Aquí aparece la contradicción que sufren las PyMEs y la clase media. Por un lado, muchos economistas advierten sobre un atraso cambiario: la inflación subió tanto más rápido que el dólar que la Argentina se volvió «cara en dólares». Esto destruye la competitividad de quien quiere producir y exportar.

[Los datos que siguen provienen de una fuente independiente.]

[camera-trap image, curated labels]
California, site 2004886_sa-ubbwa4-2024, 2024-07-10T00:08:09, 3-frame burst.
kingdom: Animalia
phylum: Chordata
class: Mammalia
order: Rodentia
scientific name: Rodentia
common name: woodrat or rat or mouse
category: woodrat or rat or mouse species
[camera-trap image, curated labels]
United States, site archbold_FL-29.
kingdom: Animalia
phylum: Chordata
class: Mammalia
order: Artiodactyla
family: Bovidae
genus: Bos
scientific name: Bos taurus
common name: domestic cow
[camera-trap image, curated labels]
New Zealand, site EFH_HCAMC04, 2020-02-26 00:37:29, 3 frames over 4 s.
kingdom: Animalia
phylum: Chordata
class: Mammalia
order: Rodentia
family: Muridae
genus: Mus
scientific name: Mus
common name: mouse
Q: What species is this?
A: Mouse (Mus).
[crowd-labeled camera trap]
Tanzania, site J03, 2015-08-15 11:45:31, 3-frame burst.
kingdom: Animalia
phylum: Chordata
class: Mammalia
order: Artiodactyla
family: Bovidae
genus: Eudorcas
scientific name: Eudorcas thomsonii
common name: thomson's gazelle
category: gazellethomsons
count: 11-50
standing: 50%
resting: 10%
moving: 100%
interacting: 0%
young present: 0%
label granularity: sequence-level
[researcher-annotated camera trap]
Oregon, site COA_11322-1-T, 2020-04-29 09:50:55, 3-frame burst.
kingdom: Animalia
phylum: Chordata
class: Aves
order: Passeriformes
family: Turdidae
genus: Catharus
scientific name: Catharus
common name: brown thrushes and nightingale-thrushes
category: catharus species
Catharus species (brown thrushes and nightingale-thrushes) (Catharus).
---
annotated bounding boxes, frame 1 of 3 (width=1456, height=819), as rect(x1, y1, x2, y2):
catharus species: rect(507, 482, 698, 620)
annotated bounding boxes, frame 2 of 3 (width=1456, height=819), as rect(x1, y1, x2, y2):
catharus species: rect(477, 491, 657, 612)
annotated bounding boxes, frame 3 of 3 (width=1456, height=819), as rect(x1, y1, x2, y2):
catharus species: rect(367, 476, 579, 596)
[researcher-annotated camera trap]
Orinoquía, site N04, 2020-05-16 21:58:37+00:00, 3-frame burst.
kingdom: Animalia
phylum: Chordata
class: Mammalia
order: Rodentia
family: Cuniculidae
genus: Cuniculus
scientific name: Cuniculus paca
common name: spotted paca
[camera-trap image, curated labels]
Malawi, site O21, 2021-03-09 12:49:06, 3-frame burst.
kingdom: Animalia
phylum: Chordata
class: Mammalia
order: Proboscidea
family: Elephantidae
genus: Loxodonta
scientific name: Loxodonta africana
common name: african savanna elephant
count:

Pero, por otro lado, ese mismo dólar «atrasado» sigue siendo un motor inflacionario porque está indexado. Al moverse el techo de la banda según el IPC, el Gobierno le da una señal al mercado de que la inflación seguirá existiendo. Es una economía que se muerde la cola: el dólar está bajo para el que produce, pero sube lo suficiente como para que el comerciante no deje de remarcar.

Sin ancla para el salario
Mientras el dólar y los precios tienen sus propias «bandas de ajuste» automáticas, el único factor que permanece anclado es el salario. En este esquema, el trabajador y el jubilado —como los policías que este lunes se manifiestan en Puente 12— ven cómo sus ingresos quedan congelados en el pasado mientras el resto de las variables corren por un carril indexado.

La disciplina fiscal es una condición necesaria, pero hoy se demuestra insuficiente. Sin un ancla real que rompa la inercia de las bandas cambiarias, el ajuste seguirá cayendo sobre los hombros de una clase media que paga precios internacionales con ingresos que pierden por goleada contra la inflación «oficializada» del sistema. Redacción Multimedios prisma.